■ Tarefa
De acordo com o texto sobre reshoring e nearshoring, explique em uma a três frases por que o reshoring leva atividades industriais de volta ao país de origem.

■ Bloco de texto
_ _ _
Nos momentos mais críticos da pandemia, várias empresas do setor de comércio exterior começaram a repensar a logística internacional. Vale a pena concentrar tudo em um único país? E se houver outras questões sanitárias ou conflitos geopolíticos, como vem acontecendo com a guerra na Ucrânia, teremos problemas similares aos enfrentados nos últimos anos, como aumento de fretes, falta de insumos e espaços nos navios para cargas conteinerizadas?
Esses questionamentos reacenderam algumas discussões sobre conceitos muito utilizados na área de tecnologia, mas que passaram a ser vistos como possíveis tendências para 2023: reshoring e nearshoring. O primeiro deles consiste no retorno de atividades industriais para o país de origem como forma de reduzir taxas de fretes e problemas relacionados ao fuso horário, cultura e falta de flexibilidade de alguns fornecedores. Já o nearshoring consiste na terceirização de serviços em países estrangeiros com características similares ao país de origem. Assim, um centro de delivery instalado no México pode atender perfeitamente as demandas de outros países latino-americanos e dos Estados Unidos, da mesma forma que uma estrutura na Romênia pode ser o hub para a Europa Ocidental.
_ _ _
■ Dados fornecidos
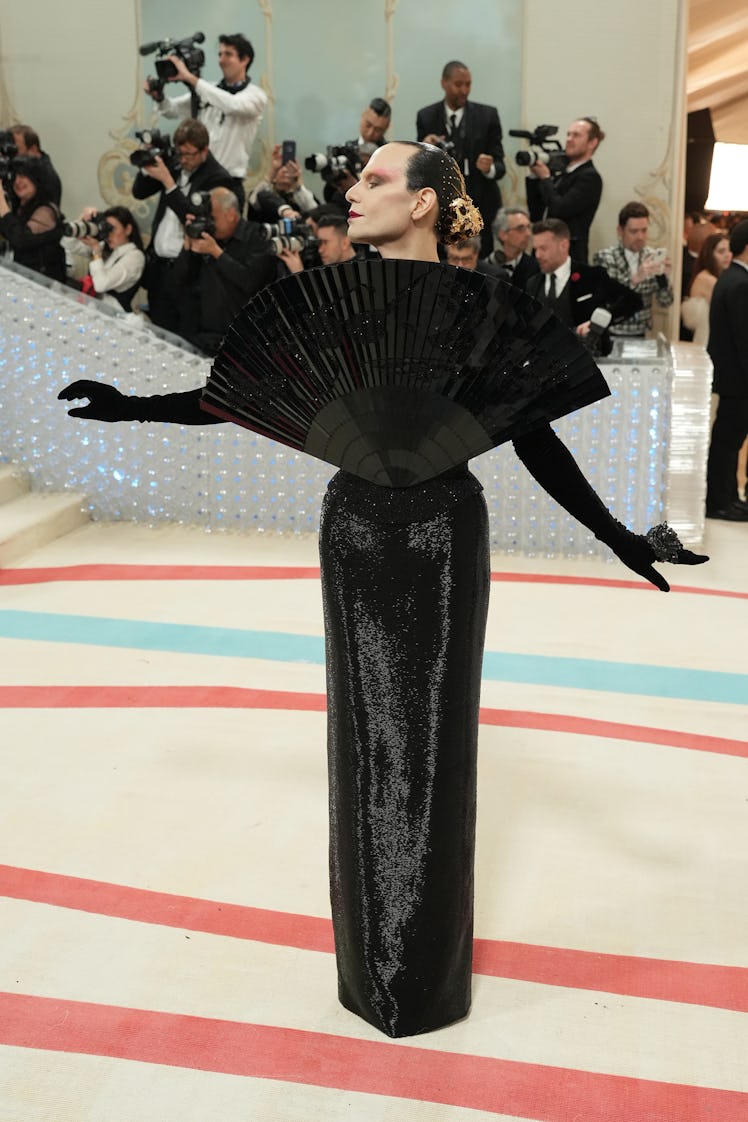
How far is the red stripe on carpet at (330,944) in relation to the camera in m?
2.34

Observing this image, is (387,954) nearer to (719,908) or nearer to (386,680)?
(386,680)

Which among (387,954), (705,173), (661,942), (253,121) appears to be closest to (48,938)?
(387,954)

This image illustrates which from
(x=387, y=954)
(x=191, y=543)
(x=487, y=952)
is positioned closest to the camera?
(x=387, y=954)

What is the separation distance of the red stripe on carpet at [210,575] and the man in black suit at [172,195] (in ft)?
5.32

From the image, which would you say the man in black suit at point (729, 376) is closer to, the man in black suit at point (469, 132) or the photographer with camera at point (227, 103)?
the man in black suit at point (469, 132)

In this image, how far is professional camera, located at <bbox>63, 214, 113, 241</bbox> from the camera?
20.4ft

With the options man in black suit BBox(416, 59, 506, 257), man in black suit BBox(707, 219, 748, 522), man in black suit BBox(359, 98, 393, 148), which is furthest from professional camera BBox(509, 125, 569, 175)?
man in black suit BBox(707, 219, 748, 522)

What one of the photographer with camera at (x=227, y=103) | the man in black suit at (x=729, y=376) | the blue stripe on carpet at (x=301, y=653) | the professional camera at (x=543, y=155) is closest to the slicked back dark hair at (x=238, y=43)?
the photographer with camera at (x=227, y=103)

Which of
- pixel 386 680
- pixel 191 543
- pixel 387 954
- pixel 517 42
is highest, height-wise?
pixel 517 42

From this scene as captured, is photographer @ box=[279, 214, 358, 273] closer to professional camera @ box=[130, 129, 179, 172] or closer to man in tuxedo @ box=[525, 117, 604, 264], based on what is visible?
professional camera @ box=[130, 129, 179, 172]

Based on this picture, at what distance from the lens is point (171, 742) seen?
345cm

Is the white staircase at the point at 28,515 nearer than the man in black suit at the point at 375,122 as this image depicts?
Yes

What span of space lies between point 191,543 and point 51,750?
2227 mm

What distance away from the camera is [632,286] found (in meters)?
6.36
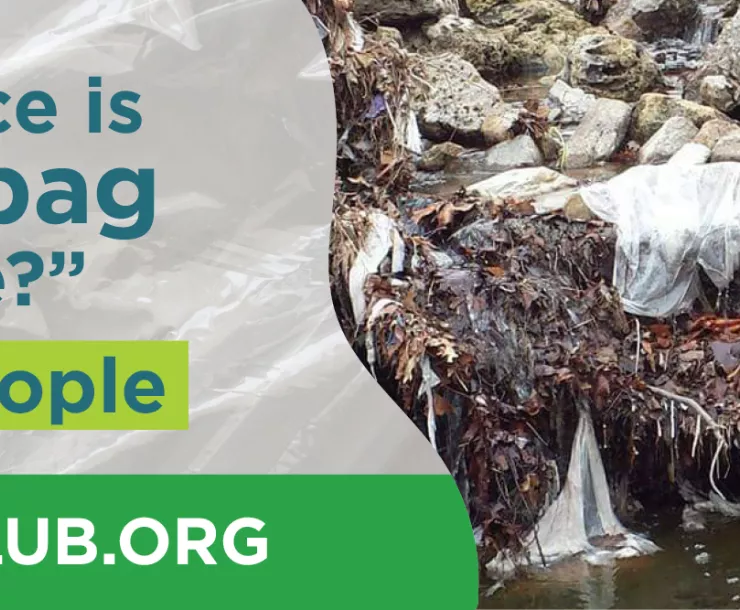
_ _ _
■ Resposta
O reshoring leva as atividades industriais de volta ao país de origem como forma de reduzir as taxas de frete. Também busca diminuir os problemas relacionados ao fuso horário, à cultura e à falta de flexibilidade de alguns fornecedores.